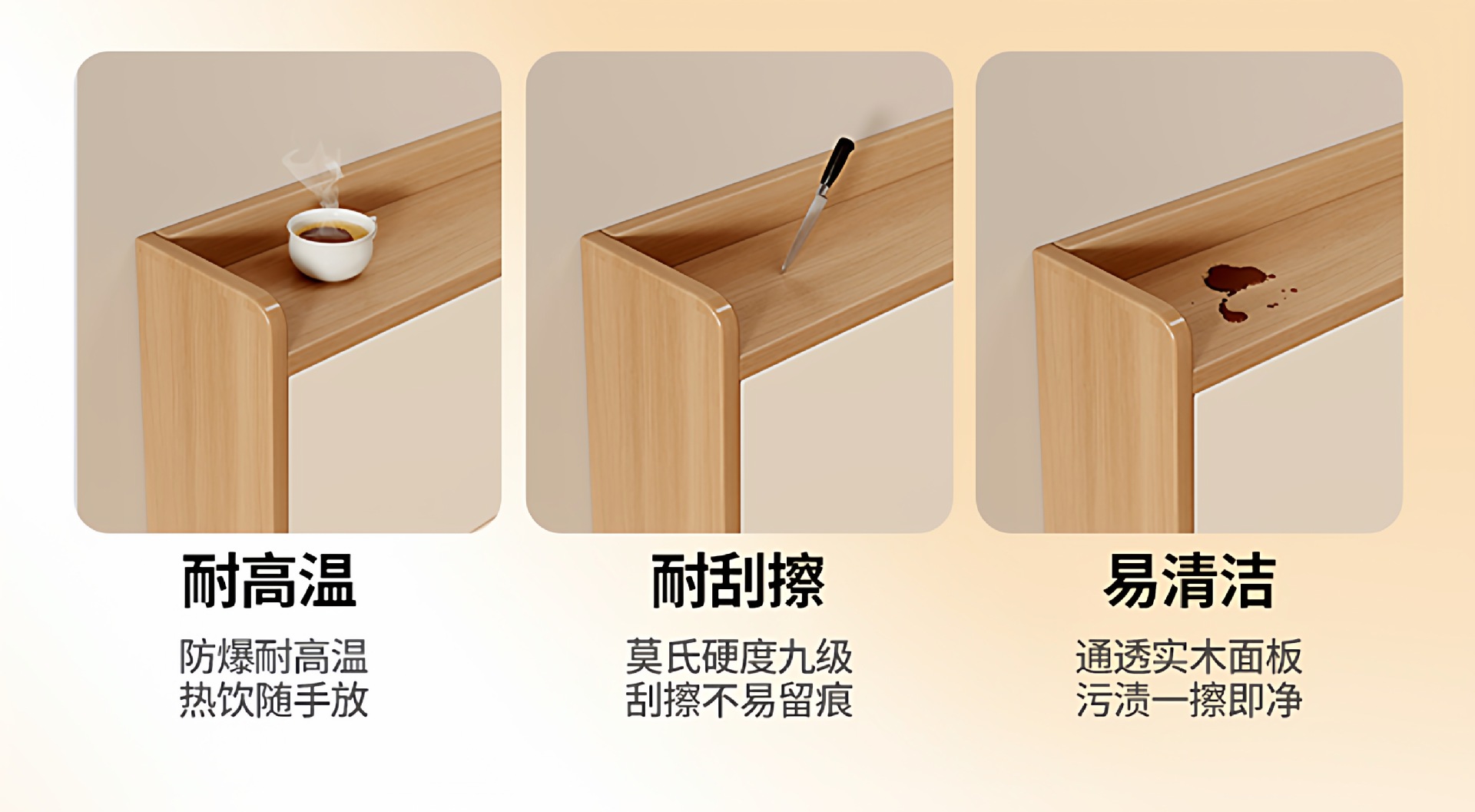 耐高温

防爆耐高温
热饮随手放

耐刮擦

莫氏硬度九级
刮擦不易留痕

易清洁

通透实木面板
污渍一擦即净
---
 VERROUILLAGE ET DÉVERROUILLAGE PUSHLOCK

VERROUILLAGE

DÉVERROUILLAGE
==
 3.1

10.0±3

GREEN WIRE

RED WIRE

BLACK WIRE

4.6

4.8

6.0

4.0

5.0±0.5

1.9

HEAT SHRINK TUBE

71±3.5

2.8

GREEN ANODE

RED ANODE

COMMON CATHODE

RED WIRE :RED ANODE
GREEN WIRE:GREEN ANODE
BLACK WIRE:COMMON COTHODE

**WHAT TO WORK ON**
Pick out the lines above containing the word "GREEN", then copy them.

**SOLUTION TO THIS EXERCISE**
GREEN WIRE
GREEN ANODE
GREEN WIRE:GREEN ANODE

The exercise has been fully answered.